で、早速リールシートと合わせてみたら・・・
いきなり完成品かと思える姿に。
差し込む部分の直径が15mmちょいだったので内径16mmのパイプシートを買ってみたら思いのほかピッタリでびっくり。リールシートはコレ↓
富士工業(Fuji工業) DPS-SD16(GM) リールシート
あとは先端側をどうにかすれば使えそうである。
ジョイント部を考える
グリップの長さ的にはショートロッドと合わせるのが良さそうなので、ズームサファリの404を付けてみることにする。
雰囲気はバッチリ合う。
ただ、純正グリップも気に入っているので出来たら兼用できるようにしたい。
なので純正グリップと同じ内径のカーボンパイプ(φ5.8-φ5.9のテーパーになってるもの)を探してみたのだが・・・残念ながら見つからず。内径φ5のパイプを自分で削る事も考えたが、おそらく自分の実力では綺麗にできないと思われる。

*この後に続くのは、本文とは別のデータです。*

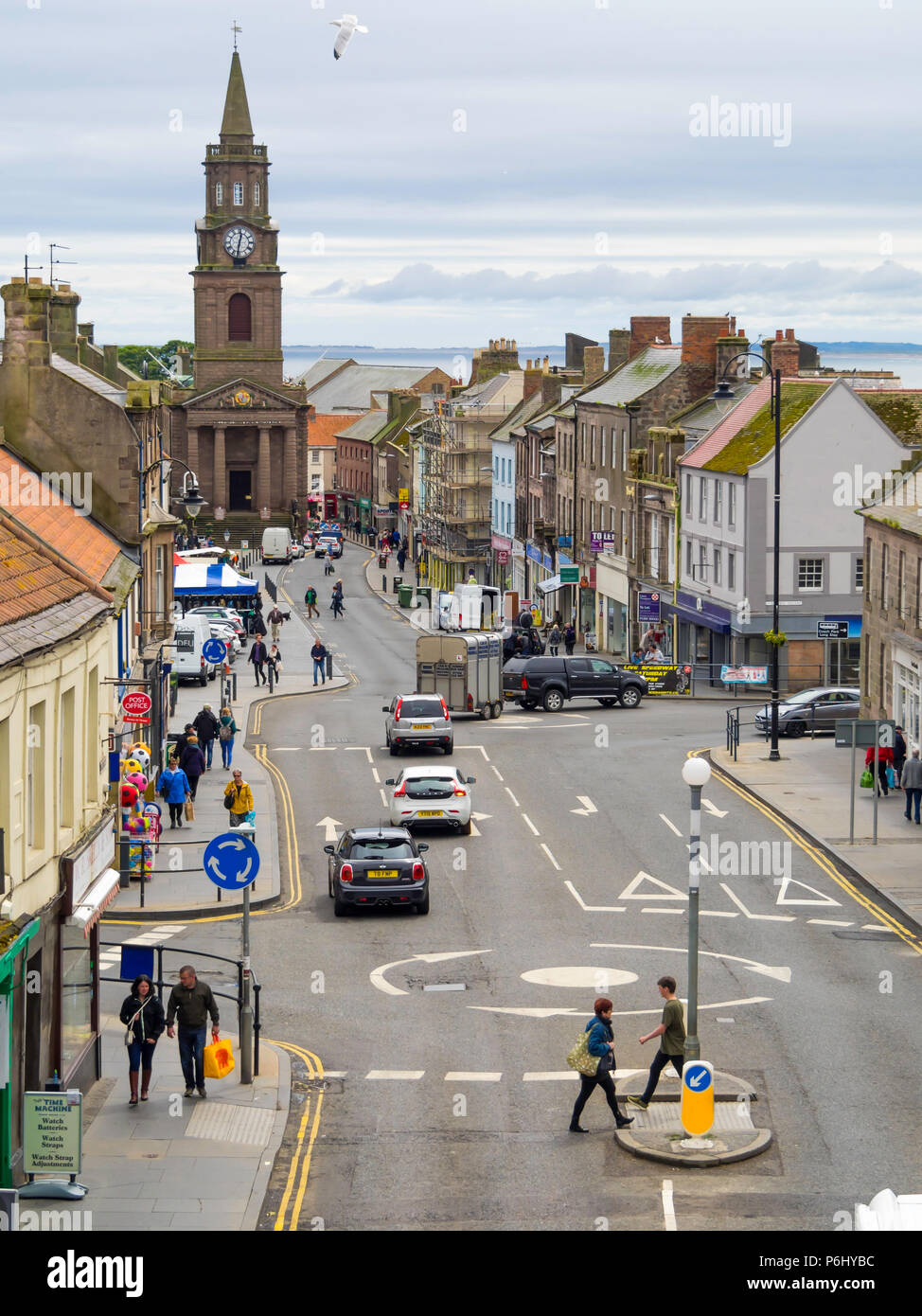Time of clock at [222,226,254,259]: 12:31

じゃあヒトトキワークスのグリップジョイントシステムを買うか・・・とも思ったが、それをどっちにも付けるとなるとそれなりの出費になるし、純正の方は単純に重くなってしまうのも気になるところ。
そこで、今回は金属製のフェルール無しでロッドのジョイント部(カーボン芯)をそのままチャックする仕組みを考えてみた。

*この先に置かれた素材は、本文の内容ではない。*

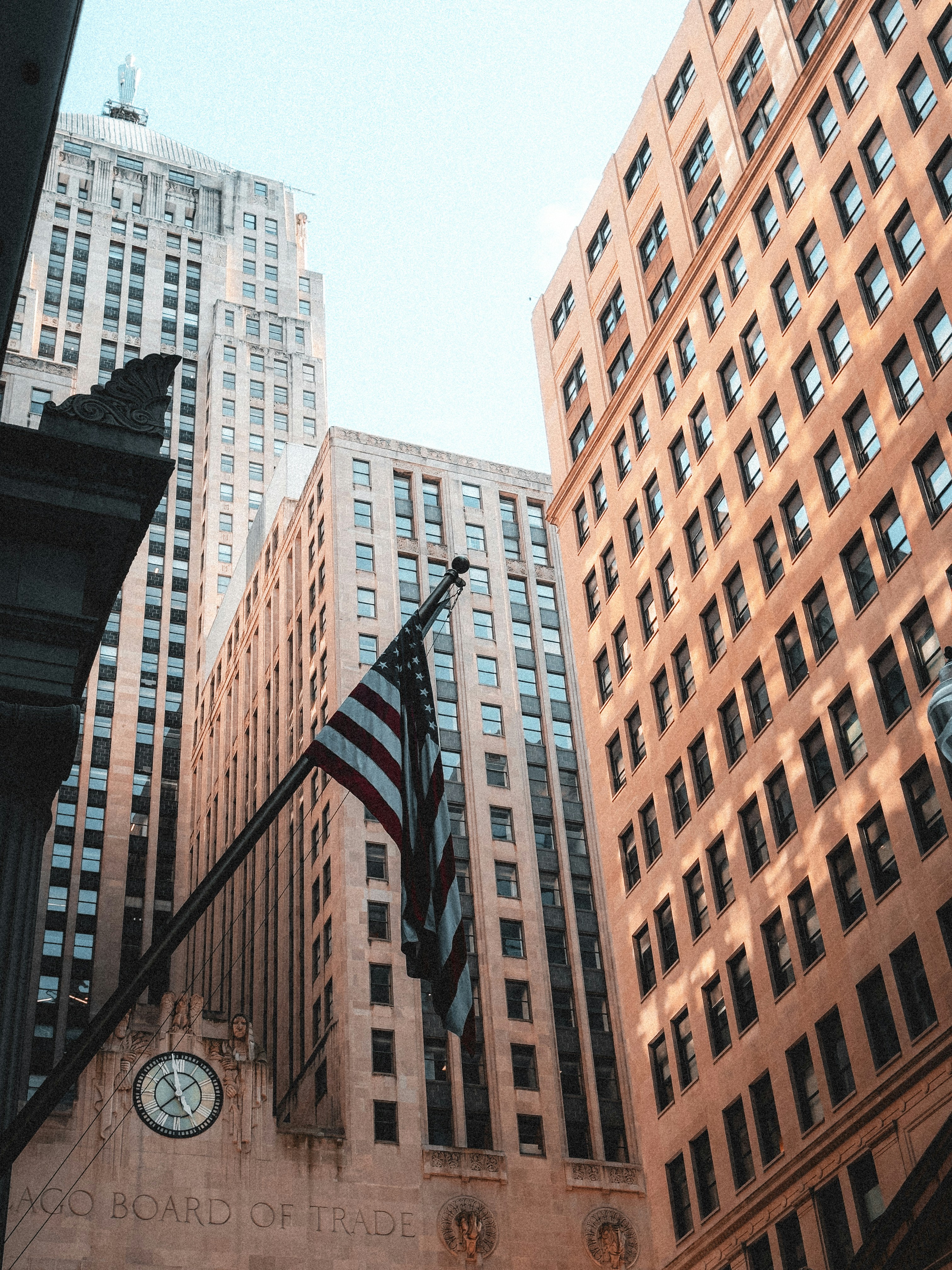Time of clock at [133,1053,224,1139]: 10:37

幸いにして3Dプリンターを持っているので、樹脂製コレットをギリギリの内径で製作。並継ぎや印籠継ぎのようにカーボン芯を押し込んだら途中で止まるくらいの太さに設定。
で、そのコレットをチャッカーグリップの要領で締めこむようにしてみた。
チャッカー部分も3Dプリンタで製作したので重量も軽くすることに成功。
更にこの仕組みの場合は樹脂コレットを替えればズームサファリの505や金属フェルールを付けたロッドも掴める。

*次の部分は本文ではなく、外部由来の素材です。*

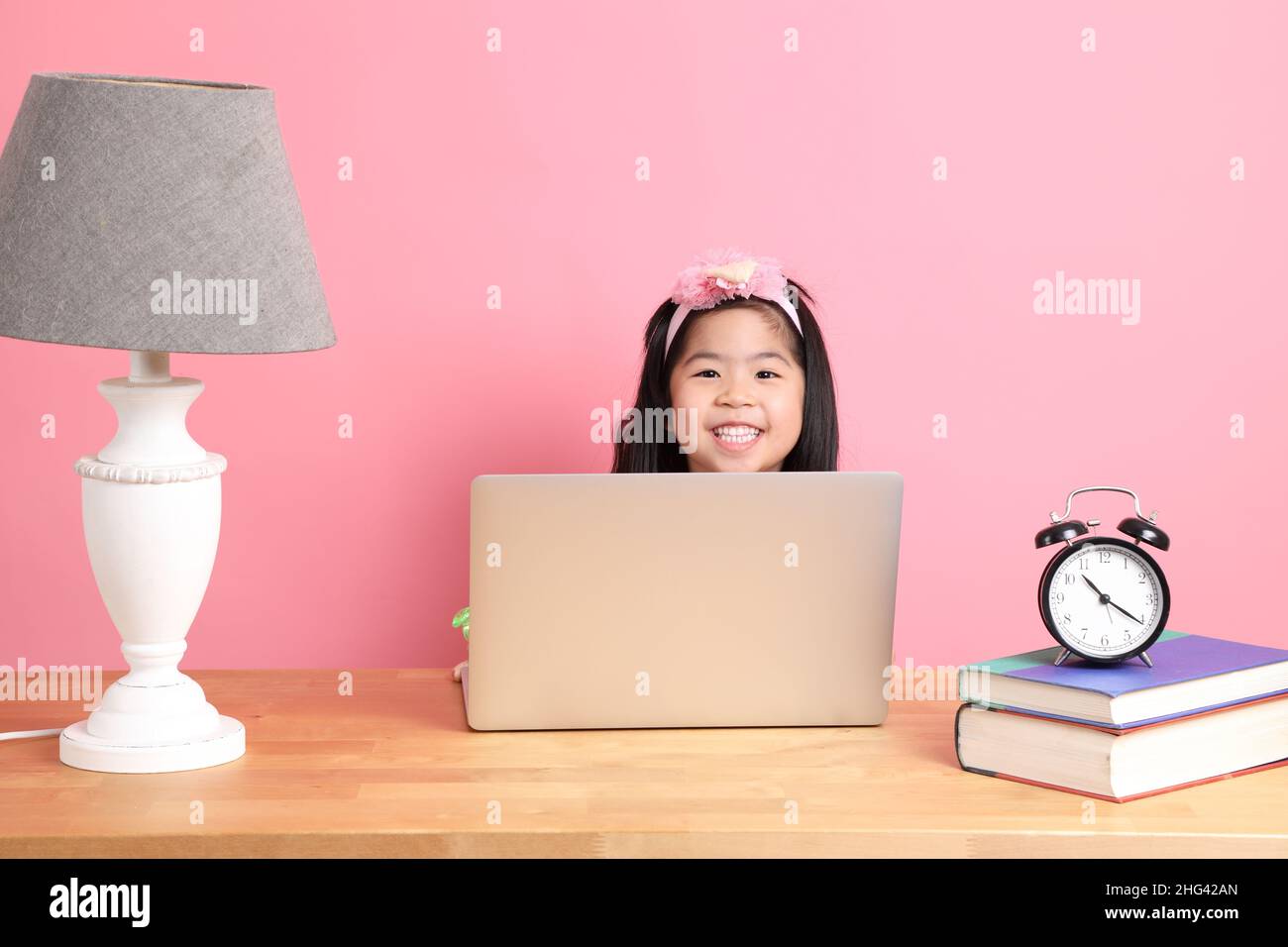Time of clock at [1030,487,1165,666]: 10:20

強度の方がどうなのか不明だが、なかなか良いアイディアではないかと思う。
組み立てについて
組み立てはパイプシートにジョイント部品とグリップを2液のエポキシで接着するだけ。
但し、オピネルのグリップにはナイフ用の溝があるので、そこは事前に埋めて必要がある。
ここも3Dプリンタで作った板で埋めてみた。
隙間はマスキングテープで埋めて、接着して一晩置けば完成。
あとは木の触感を生かしつつ防水するために、蜜蝋クリームを塗っておいた。
渓流で使ってみた
出来上がった姿がコチラ↓
もう普通にこの状態で売ってても違和感ない感じに仕上がった。
リールはグリップと同じフランス製のミッチェル308をチョイス。
握ってみるとこんな感じで、木の部分に触れる面積は少ない。
とは言っても木の触感はしっかりとあり、丸みを帯びた形状は握った時にしっくりくる。
初釣行ではミノーのトゥイッチをメインに使ってみたが、ガタガタ音がしたり緩んだりズレたり・・・といった事は無かったので、とりあえず使えそうな雰囲気。
一応無事に魚もキャッチする事ができた。
まとめ
結構簡単な作業でカッコいいウッドグリップを作る事ができた。
重量も約55gと軽く、実用性も十分。かかった費用も3000円未満くらいなのでとりあえず成功と言えるのではないだろうか。
次はベイト用グリップの製作にもチャレンジしてみたい。
↓これはプロトで作ったもの。持ちやすくできたもののちょっとデザインが野暮ったい気もするので、もう少し洗練されたデザインを目指して試行錯誤中。